Denn die Vorsitzende Richterin Barbara Richter-Zeininger lässt keinen Zweifel an der Tötungsabsicht des Angeklagten. Dass er angeblich nur aus Notwehr geschossen habe, wie die Verteidigung argumentiert hatte, lässt sie nicht gelten. P. war bereit, sein von ihm geschaffenes „Staatsgebiet“ mit „Blut, Eisen und Feuer“ zu verteidigen. So zitiert die Richterin aus Dokumenten von Wolfgang P. aus Georgensgmünd. Der 50-Jährige habe die Bundesrepublik Deutschland und ihre Amtsträger nicht anerkannt. Er habe sie als eine GmbH gesehen, an deren Gesetze er sich nicht halten muss. Aus dieser Gesinnung heraus habe er bei einem Polizeieinsatz am 19. Oktober 2016 auf den Beamten Daniel E. geschossen, ihn getötet und zwei seiner Kollegen verletzt. Wegen Mordes und zweifachen versuchten Mordes verurteilt das Landgericht in Nürnberg den 50-Jährigen zu lebenslanger Haft. Bayerns Innenminister Joachim Herrmann (CSU) bezeichnet das Urteil als „hart“, aber „gerecht“ – angesichts der Schwere des Verbrechens. Für den ermordeten Polizisten gibt es im Innenministerium eine Gedenktafel.
Dem Angeklagten gegenüber sitzt die Mutter des Beamten, den er vor einem Jahr getötet hat. Sie muss sich Tränen wegwischen, während die Vorsitzende ausführlich erklärt, wie es zu der Tat kommen konnte. P. habe sich nach einem schweren Unfall vor 16 Jahren immer mehr verändert und sein „eigenes System“ aufgebaut, sagt die Richterin. Er gibt seinen Personalausweis ab, meldet seinen Wohnsitz und seine Kampfsportschule ab, zahlt keine Steuern und Gebühren mehr. Er „gründet den absoluten Staate P.“, gibt sich „Allgemeine Geschäftsbedingungen“ und sogar eine „Gebührenordnung“. Wenn Polizisten oder andere Behördenvertreter zu P. kommen, dürfen diese seinen „Staat“ nur auf Einladung betreten.

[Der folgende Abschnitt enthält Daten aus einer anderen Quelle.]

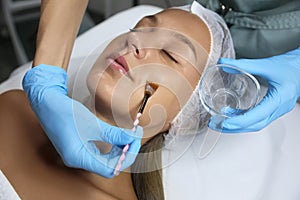 Cosmetologist applying chemical peel product on client`s face in salon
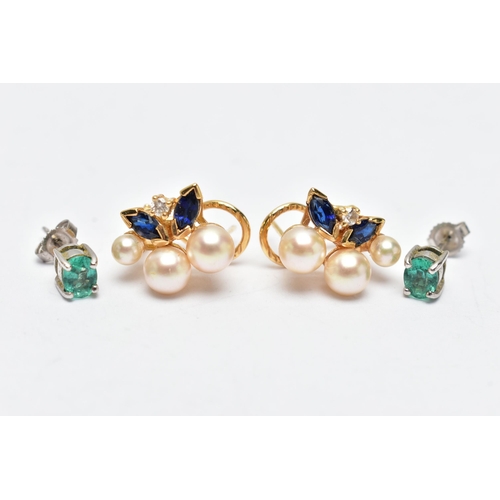 47 - TWO PAIRS OF EARRINGS, the first a pair of oval cut emerald stud earrings, each in a four claw white... 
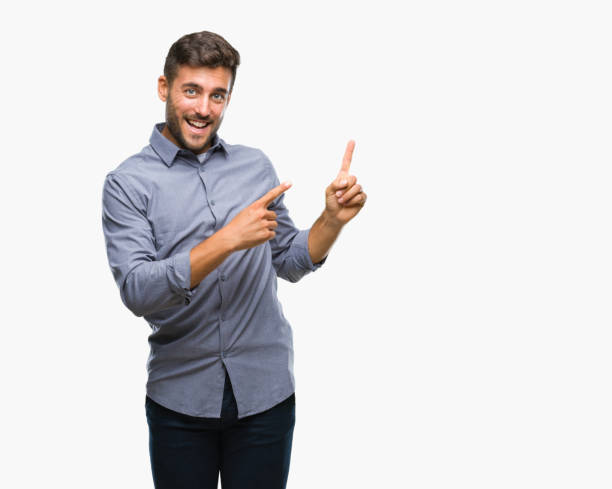 istock Young handsome man over isolated background smiling and looking at the camera pointing with two hands and fingers to the side. 1055547604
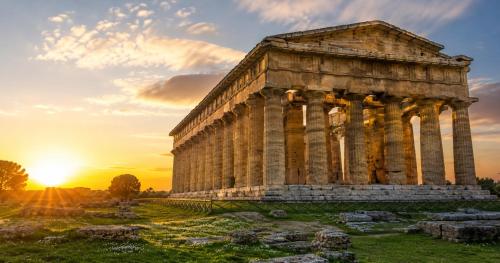 an ancient temple with the sunset in the background at Medea Beach Resort - Cultural Stay near Amalfi Coast & Paestum in Paestum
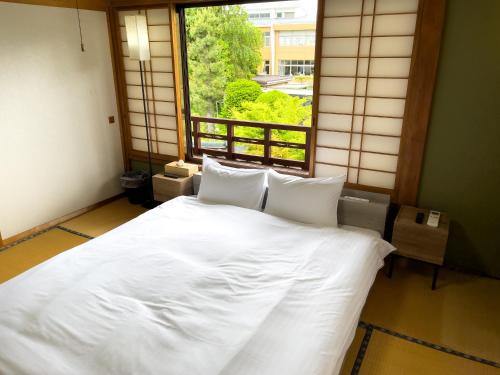 ein Schlafzimmer mit einem weißen Bett und einem Fenster in der Unterkunft 自然豊かな古民家豪邸 最大12名まで可 大人数に最適可で アクセス良好な 菱閣 in Fujikawaguchiko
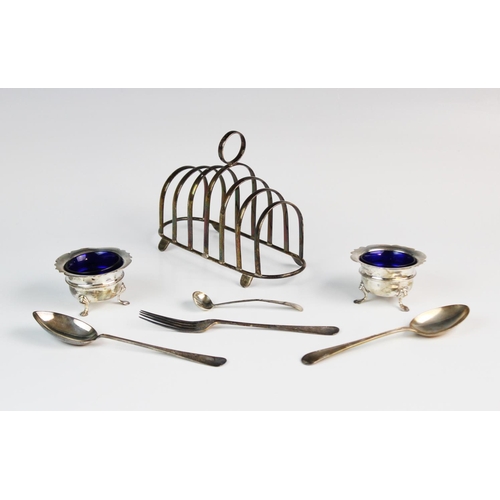 39 - A silver six-division toast rack by E J Houlston, Birmingham 1946, of oval form with seven graduated... 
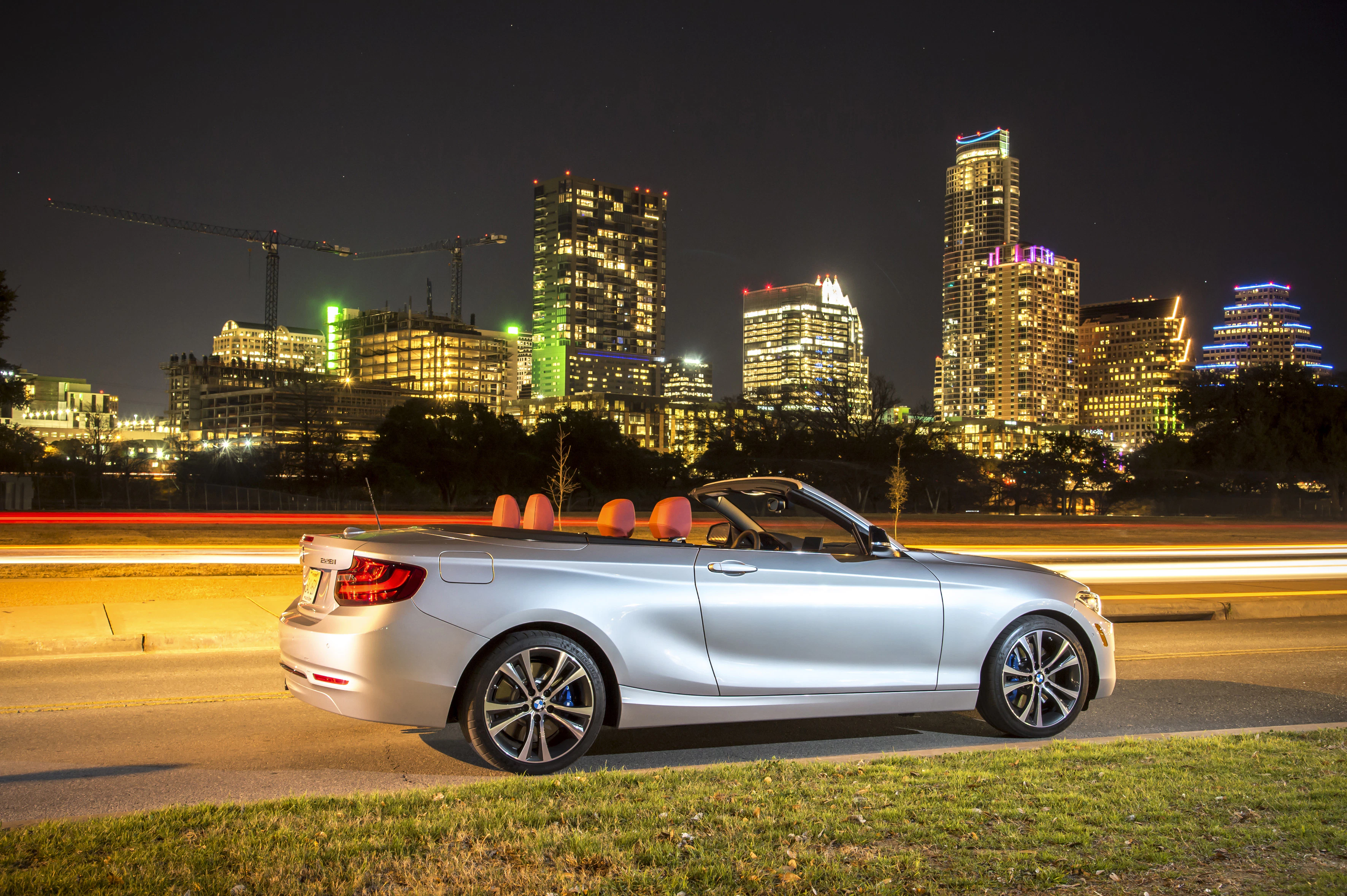 Silbernes Cabriolet parkt nachts vor erleuchteter Skyline, leuchtende Autospuren im Hintergrund.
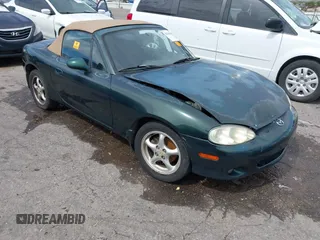 2002 Mazda MX-5 Miata Cloth z VIN JM1NB353720222073, wystawiony jako IAAI lot #42225042 z przebiegiem 94 992 mil mil oraz . Historia ofert i sprzedaży dostępna na DreamBid. Obrazek 1.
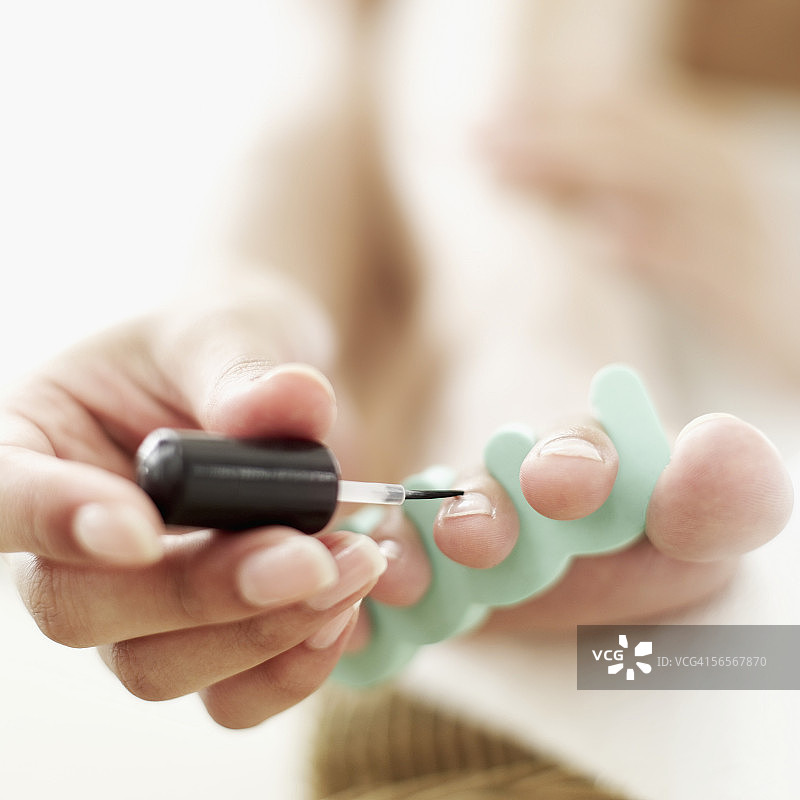 特写：女人涂抹脚趾甲图片素材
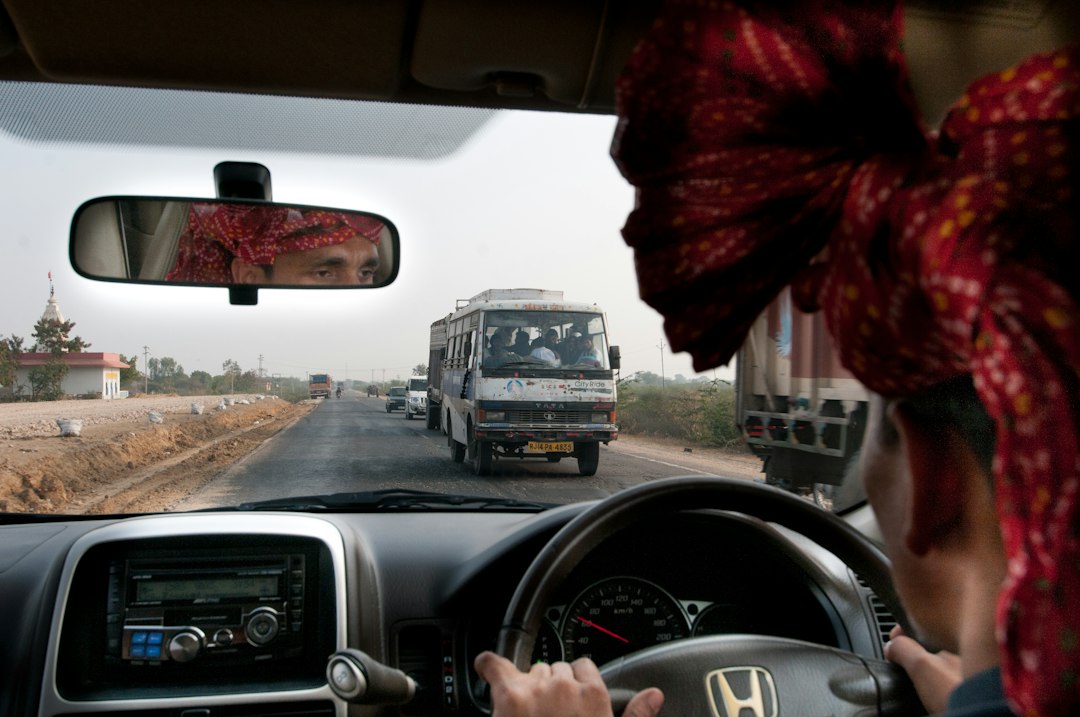 man driving Honda car on road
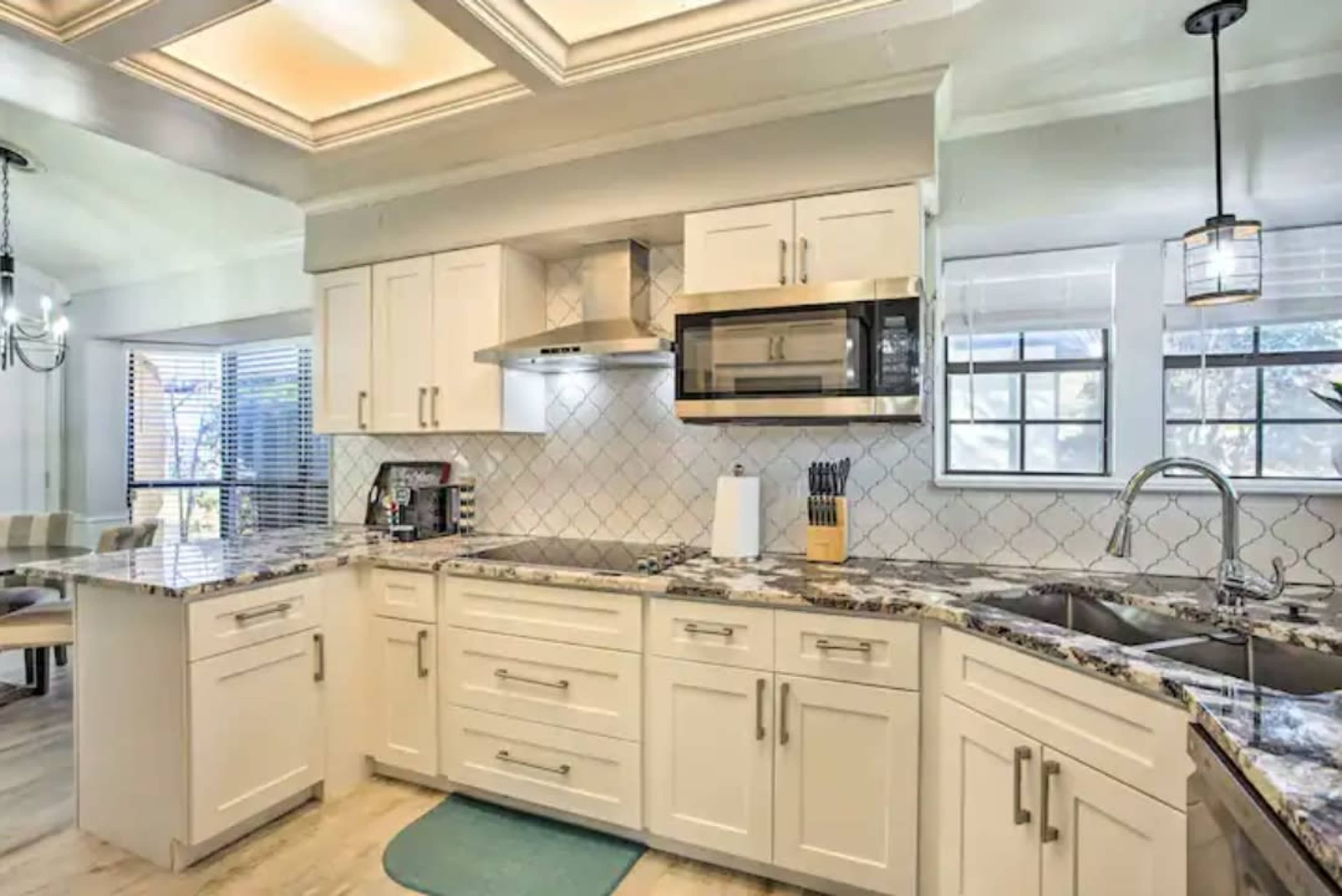The image shows a modern kitchen featuring white cabinetry, stainless steel appliances, and a marble countertop.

Als das Landratsamt schließlich seine Waffen einziehen will, erkundigt sich P. bei einem befreundeten Polizisten, was gegen ihn vorliegt. Nur wenige Tage vor dem Einsatz äußert er bei einem Poker-Abend, dass er damit rechnet, dass das Spezialeinsatzkommando (SEK) zu ihm kommt. Laut einem Zeugen sagt P.: „Ein paar von denen nehme ich mit.“ Und als am Abend vor dem Einsatz die Straßenlaternen neben P.s Haus ausgeschaltet werden, sagt der 50-Jährige zu einem Bekannten sinngemäß: „Die werden doch jetzt wohl nicht kommen?“
Die Richterin ist überzeugt: „Spätestens ab diesem Zeitpunkt rechnete der Angeklagte mit einem in Kürze bevorstehenden Einsatz der Polizei.“ Als die Beamten am frühen Morgen sein Haus stürmen, rufen sie mehrfach laut „Polizei“. Dies habe der Angeklagte gehört und er habe auch das Blaulicht vor seiner Tür gesehen. Daraufhin habe er seine unter dem Kopfkissen liegende Pistole genommen und durch die teilverglaste Wohnungstür elfmal auf die Beamten gefeuert. Sieben Schüsse treffen den 32-jährigen Daniel E.
Eine besondere Schwere der Schuld sah die Kammer nicht. Damit kann P. vorzeitig aus der Haft entlassen werden. Obwohl P. die Gerichte in Deutschland nicht anerkennt, hofft er nun auf eines: Seine Anwältin Susanne Koller kündigt an, in Revision zu gehen. „Wir werden das Urteil überprüfen lassen.“
Nebenklage-Anwältin Monika Goller will keine Revision einlegen. Sie vertrat die Eltern des getöteten Beamten. „Ich bin zufrieden mit dem Urteil. Für Mutter und Vater des 32-Jährigen sei das Urteil „ein Schlusspunkt“. Es falle jetzt leichter, „das Geschehen zu verarbeiten“.